Military Reports Skewed Too Positive on ISIS Fight, GOP Task Force Says

A Republican report concluded that the military was overly optimistic.

ByABC News
August 11, 2016, 12:48 PM
ABC News goes to the front lines in the fight against ISIS in Iraq.
ABC News goes to the front lines in the fight against ISIS in Iraq.
ABC News

— -- Reports on the campaign against ISIS and the training of Iraqi security forces from U.S. Central Command (CENTCOM) were overly optimistic and edited to "more positively reflect the situation on the ground," according to a new report from a House Republican task force.

The GOP investigation found that CENTCOM’s reports from the fall of 2014 to the summer of 2015 relied too heavily on rosy assessments from commanders in the Middle East, as opposed to "vetted" intelligence from analysts. The report was prompted by the Pentagon inspector general’s inquiry into whether intelligence reports were altered. Concerns were first raised by a whistleblower in May of 2015.

The result, according to officials interviewed by the GOP task force set up to investigate CENTCOM intelligence reporting, "cast U.S. efforts in a more positive light" and was more optimistic than other reports from the intelligence community.

"Every time that there was a change it was a change in one direction –- that America was being more successful in defeating ISIS," Rep. Mike Pompeo, R-Kansas, an Intelligence Committee member who is spearheading the effort, told ABC News.

The report also highlighted several instances where public testimony and statements from CENTCOM appeared more positive than events on the ground.

The findings of the joint task force -- created by the chairmen of the House Armed Services Committee, the House Permanent Select Committee on Intelligence and the House Appropriations Subcommittee on Defense -- stop short of alleging any outright political motivation was behind the overly positive analysis.

"There are many inside of CENTCOM who believe that was the case," Pompeo said. "When the narrative from the administration is that we are defeating ISIS, and the facts on the ground are different, you’re in a really bad spot."

It is also not clear from the report if any of the specific intelligence assessments in question ever made it into President Obama’s briefings.

Democrats, in their own investigation into the manipulation of intelligence reports, found no evidence of politicization, but similarly described an "overly insular" intelligence gathering process that was "sometimes slow and insufficiently accommodating of dissent."

The GOP task force called these "interim conclusions" and said it has not yet received all requested materials from CENTCOM. The task force will continue its work after the investigation by the Department of Defense Inspector General (IG) is complete.

According to Commander Kyle Raines, a spokesman for CENTCOM, the Congressional Joint Task Force initial report has been "seen and we appreciate the independent oversight provided."

"We are reviewing the findings of the initial report; since the Joint Task Force investigation is ongoing, as is the DoD IG's investigation, we will refrain from further comment at this time," he said.

A Pentagon spokesman noted that the Defense Department's inspector general is conducting its own investigation of the matter.

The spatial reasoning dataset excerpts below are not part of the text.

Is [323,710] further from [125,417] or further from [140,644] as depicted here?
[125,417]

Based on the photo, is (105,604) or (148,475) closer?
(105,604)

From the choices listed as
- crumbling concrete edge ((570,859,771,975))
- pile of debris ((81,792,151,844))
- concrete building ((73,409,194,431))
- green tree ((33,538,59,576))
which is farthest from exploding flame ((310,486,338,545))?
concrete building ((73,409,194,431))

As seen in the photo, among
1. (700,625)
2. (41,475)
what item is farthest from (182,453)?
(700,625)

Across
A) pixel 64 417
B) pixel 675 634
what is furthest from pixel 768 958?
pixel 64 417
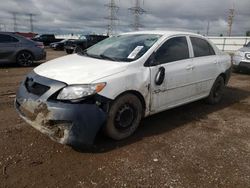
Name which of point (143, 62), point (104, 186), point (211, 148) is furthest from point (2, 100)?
point (211, 148)

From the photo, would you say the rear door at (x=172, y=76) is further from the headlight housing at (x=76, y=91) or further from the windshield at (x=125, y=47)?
the headlight housing at (x=76, y=91)

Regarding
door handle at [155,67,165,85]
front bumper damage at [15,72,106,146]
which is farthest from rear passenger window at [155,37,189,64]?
front bumper damage at [15,72,106,146]

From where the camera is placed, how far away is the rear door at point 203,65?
4.96 metres

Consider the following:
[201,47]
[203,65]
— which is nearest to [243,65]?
[201,47]

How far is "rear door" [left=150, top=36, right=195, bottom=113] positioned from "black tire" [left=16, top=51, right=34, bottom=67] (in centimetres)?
823

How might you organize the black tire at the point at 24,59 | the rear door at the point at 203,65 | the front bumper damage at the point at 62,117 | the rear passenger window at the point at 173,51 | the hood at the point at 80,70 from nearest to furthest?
the front bumper damage at the point at 62,117, the hood at the point at 80,70, the rear passenger window at the point at 173,51, the rear door at the point at 203,65, the black tire at the point at 24,59

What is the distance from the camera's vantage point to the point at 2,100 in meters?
5.67

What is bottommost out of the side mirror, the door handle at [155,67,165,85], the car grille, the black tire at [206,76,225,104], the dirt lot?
the dirt lot

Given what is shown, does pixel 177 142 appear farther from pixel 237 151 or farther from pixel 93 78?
pixel 93 78

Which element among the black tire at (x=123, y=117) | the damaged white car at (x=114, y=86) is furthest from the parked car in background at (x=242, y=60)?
the black tire at (x=123, y=117)

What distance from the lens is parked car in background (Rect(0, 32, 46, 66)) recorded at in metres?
10.4

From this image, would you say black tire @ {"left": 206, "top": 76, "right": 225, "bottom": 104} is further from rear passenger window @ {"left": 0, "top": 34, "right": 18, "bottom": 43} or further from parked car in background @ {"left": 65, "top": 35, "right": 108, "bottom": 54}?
parked car in background @ {"left": 65, "top": 35, "right": 108, "bottom": 54}

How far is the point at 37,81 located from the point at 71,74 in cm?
48

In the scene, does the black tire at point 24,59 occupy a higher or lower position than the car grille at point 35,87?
lower
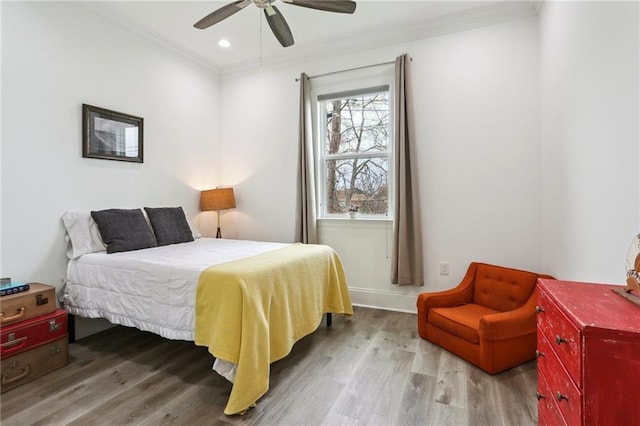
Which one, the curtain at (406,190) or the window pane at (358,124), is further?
the window pane at (358,124)

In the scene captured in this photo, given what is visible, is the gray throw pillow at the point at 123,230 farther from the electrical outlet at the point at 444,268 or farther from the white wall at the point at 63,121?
the electrical outlet at the point at 444,268

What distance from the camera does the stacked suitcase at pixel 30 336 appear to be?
6.39ft

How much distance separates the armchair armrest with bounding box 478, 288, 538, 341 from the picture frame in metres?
3.46

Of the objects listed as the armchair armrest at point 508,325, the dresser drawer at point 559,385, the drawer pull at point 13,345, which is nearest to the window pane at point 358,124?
the armchair armrest at point 508,325

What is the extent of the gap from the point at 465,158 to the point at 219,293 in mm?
2567

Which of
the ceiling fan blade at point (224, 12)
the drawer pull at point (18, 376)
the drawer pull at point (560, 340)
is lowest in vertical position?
the drawer pull at point (18, 376)

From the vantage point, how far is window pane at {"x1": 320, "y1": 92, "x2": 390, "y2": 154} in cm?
352

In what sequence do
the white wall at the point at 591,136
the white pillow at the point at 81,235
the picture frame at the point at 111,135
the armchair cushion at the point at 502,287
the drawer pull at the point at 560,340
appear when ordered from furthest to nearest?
the picture frame at the point at 111,135 < the white pillow at the point at 81,235 < the armchair cushion at the point at 502,287 < the white wall at the point at 591,136 < the drawer pull at the point at 560,340

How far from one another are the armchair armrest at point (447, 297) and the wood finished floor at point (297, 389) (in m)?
0.31

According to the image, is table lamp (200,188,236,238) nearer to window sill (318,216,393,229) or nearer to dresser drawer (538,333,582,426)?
window sill (318,216,393,229)

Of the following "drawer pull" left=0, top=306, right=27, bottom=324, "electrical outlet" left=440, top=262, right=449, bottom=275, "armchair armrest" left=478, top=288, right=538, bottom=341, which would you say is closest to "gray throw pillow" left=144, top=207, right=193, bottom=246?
"drawer pull" left=0, top=306, right=27, bottom=324

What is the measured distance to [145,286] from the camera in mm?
2146

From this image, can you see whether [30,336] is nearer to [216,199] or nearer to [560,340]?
[216,199]

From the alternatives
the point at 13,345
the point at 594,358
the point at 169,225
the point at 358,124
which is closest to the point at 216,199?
the point at 169,225
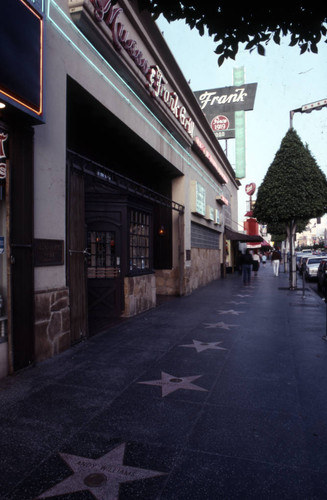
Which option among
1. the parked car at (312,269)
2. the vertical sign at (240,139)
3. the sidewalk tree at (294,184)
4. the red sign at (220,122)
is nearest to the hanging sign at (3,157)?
the sidewalk tree at (294,184)

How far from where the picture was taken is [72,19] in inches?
272

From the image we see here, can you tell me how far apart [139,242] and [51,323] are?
5.33 metres

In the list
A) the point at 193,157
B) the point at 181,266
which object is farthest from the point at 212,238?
the point at 181,266

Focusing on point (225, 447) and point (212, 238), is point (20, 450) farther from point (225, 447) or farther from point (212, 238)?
point (212, 238)

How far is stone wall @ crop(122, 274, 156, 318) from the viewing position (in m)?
9.86

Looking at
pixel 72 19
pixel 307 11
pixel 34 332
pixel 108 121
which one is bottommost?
pixel 34 332

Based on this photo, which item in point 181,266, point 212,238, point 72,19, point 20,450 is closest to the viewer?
point 20,450

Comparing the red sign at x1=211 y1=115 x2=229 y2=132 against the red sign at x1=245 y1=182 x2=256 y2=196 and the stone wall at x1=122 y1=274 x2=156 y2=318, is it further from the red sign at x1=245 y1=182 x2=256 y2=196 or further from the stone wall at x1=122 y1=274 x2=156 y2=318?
the stone wall at x1=122 y1=274 x2=156 y2=318

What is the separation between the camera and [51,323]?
6117mm

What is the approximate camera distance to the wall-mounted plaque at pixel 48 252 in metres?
5.83

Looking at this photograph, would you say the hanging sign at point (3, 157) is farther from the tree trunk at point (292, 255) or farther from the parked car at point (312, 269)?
the parked car at point (312, 269)

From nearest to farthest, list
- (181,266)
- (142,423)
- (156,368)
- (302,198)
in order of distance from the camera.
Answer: (142,423)
(156,368)
(181,266)
(302,198)

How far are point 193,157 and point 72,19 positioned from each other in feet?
36.0

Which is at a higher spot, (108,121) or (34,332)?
(108,121)
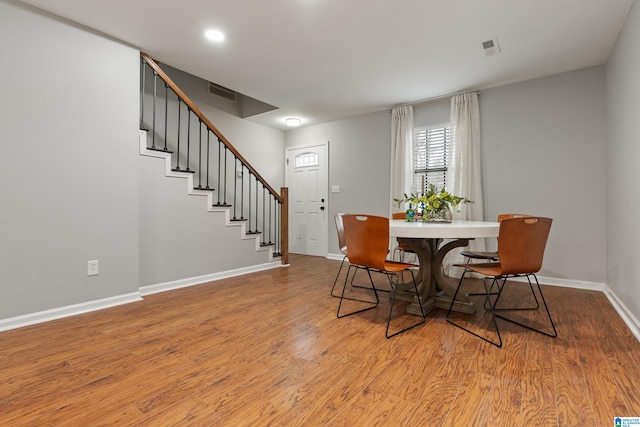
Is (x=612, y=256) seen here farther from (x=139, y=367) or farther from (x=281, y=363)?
(x=139, y=367)

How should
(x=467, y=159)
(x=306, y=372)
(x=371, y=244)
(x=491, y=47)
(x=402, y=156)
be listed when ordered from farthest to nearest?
(x=402, y=156) → (x=467, y=159) → (x=491, y=47) → (x=371, y=244) → (x=306, y=372)

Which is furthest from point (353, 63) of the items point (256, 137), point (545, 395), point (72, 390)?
point (72, 390)

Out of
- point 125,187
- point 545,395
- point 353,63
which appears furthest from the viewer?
point 353,63

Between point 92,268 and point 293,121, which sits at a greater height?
point 293,121

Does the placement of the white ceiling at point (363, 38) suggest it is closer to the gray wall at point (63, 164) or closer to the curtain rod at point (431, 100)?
the curtain rod at point (431, 100)

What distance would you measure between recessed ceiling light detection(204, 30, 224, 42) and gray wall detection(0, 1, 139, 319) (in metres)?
0.81

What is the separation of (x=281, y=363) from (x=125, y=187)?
2350 millimetres

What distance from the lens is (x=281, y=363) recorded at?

Though he could not comment directly on the ongoing I.G. investigation, Commander Patrick Evans said that senior civilian and military leaders use a wide range of assessments provided by the intelligence community and from other sources in their planning and decision making.

"Experts sometimes disagree on the interpretation of complex data, and the Intelligence Community and Department of Defense welcome healthy dialogue on these vital national security topics," said Evans.

Last November Obama addressed the ongoing inspector general probe.

"One of the things I insisted on the day I walked into the Oval Office was that I don’t want intelligence shaded by politics," he said. "It feels to me like, at my level at least, we’ve had a pretty clear-eyed, sober assessment of where we’ve made real progress and where we have not."